▸ **Source text**:
Colby Museum Winter/Spring 2011 News
March 3, 2011
Building the Museum’s Future
The
Colby Museum will partially close starting Oct. 3, 2011, for construction of a
new addition and renovations to existing museum spaces. Slated to open in the summer
of
2013 in celebration of Colby’s bicentennial, the new wing will consist of an
additional 10,000 square feet of exhibition galleries, new art studios for
photography and foundations classes, additional classroom space, and an
expanded lobby and sculpture terrace. Designed by Los Angeles architects
Frederick Fisher and Partners, the addition will accommodate the extraordinary
Lunder Collection, promised to the College by Peter H. Lunder ’56, D.F.A ’98
and Paula Crane Lunder, D.F.A ’98 in 2007. The Museum will fully reopen in 2013
with a museum-wide exhibition of the Lunder Collection.
During construction, the Museum
will continue its outreach to Colby faculty and students, making the collection
available to classes across the curriculum. The Museum will also undertake
programming in local schools that will sustain and strengthen connections to
these communities until the reopening. The Paul J. Schupf Wing for the Works of
Alex Katz and part of the Lower Jetté Galleries will remain open to visitors
throughout construction.
A
Welcome Return
Following a two-year hiatus, the
Joan Whitney Payson Collection returns to Waterville for an exhibition that
will combine its strengths in Impressionism, Post-Impressionism, and
portraiture with selections from the Colby Museum’s permanent collection. The
Payson Collection includes works by Gustave Courbet, Pierre-Auguste Renoir, and
Alfred Sisley, which will appear with Colby paintings and watercolors by Mary
Cassatt, Maurice Prendergast, and Rockwell Kent, among others. On view through
June 12.

▸ **Given records**:

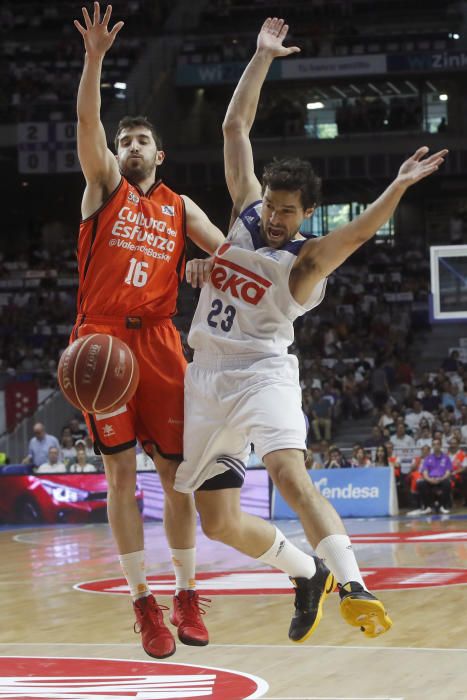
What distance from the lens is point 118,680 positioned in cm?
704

* * *

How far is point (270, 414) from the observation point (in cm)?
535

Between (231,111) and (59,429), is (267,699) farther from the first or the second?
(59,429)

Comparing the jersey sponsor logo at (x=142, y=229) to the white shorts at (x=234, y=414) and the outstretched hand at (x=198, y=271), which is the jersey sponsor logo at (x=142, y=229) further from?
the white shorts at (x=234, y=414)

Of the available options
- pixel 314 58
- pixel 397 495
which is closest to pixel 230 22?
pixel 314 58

==

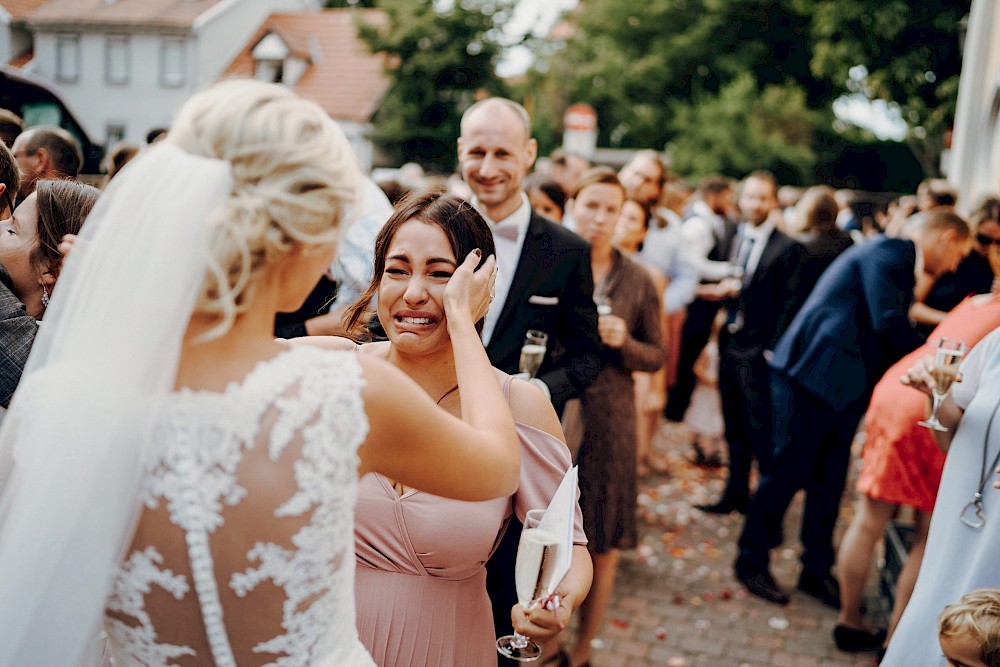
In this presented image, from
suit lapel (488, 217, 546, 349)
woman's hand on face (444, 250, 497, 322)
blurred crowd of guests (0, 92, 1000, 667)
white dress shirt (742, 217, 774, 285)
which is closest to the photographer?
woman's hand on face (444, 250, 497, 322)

▸ **Required tasks**:
1. In the museum newsletter, rewrite the passage starting at "During construction, the" and ending at "throughout construction.", renaming "local schools" as "area libraries".
2. Answer from the museum newsletter:
(a) On what date will the Colby Museum begin its partial closure?
(b) Which architects designed the new addition?
(c) Through what date is the Payson Collection exhibition on view?
3. Pick up the museum newsletter after its final sentence and continue it.
None of these tasks draws on the records.

▸ **Task answers**:
1.
During construction, the Museum
will continue its outreach to Colby faculty and students, making the collection
available to classes across the curriculum. The Museum will also undertake
programming in area libraries that will sustain and strengthen connections to
these communities until the reopening. The Paul J. Schupf Wing for the Works of
Alex Katz and part of the Lower Jetté Galleries will remain open to visitors
throughout construction.

2.
(a) Oct. 3, 2011
(b) Frederick Fisher and Partners, of Los Angeles
(c) June 12

3.
Revisiting the Documentary
Photograph
The
Colby Museum is the third and final stop of American
Modern: Abbott, Evans, Bourke-White, an exhibition that offers new insight
into the flourishing genre of documentary photography in the 1930s through the work
of three American photographers. Organized by the Amon Carter Museum and the
Colby Museum, the exhibition comes to Waterville after a stop at the Art
Institute of Chicago. On view from July 9 through Oct. 2.
Robot
in the Museum
Last
spring a robot explored the Colby College Museum of Art. Developed by Colby
Computer Science Professor Bruce Maxwell and Professor William Smart from
Washington University in St. Louis, the robot was built and programmed by
Maxwell and his students to allow people to remotely view works of art in the
Museum. Maxwell’s student Bogumil Giertler ’12 received a student scholarship
from Apple for his work on the robot and was invited to show off its
gallery-roaming abilities at the Apple Worldwide Developers Conference 2010 in
San Francisco in June, where participants were invited to control the robot's
movements and take a virtual tour of the Museum. Read more at http://insidecolby.com/article.php?articleid=339.
Image
credits:
East façade, Colby College
Museum of Art Expansion, © Frederick Fisher and Partners Architects
Pierre-Auguste Renoir, Confidences, c. 1874. Oil on canvas, 32
x 23 3/4 inches. The Joan Whitney Payson Collection at the Portland Museum of
Art, Maine. Gift of John Whitney Payson.
Berenice Abbott, Canyon, Broadway and Exchange Place,
1936. Gelatin silver print, 9 5/6 x 7 ½ inches. National Gallery of Art, Gift
of Marvin Breckinridge Patterson.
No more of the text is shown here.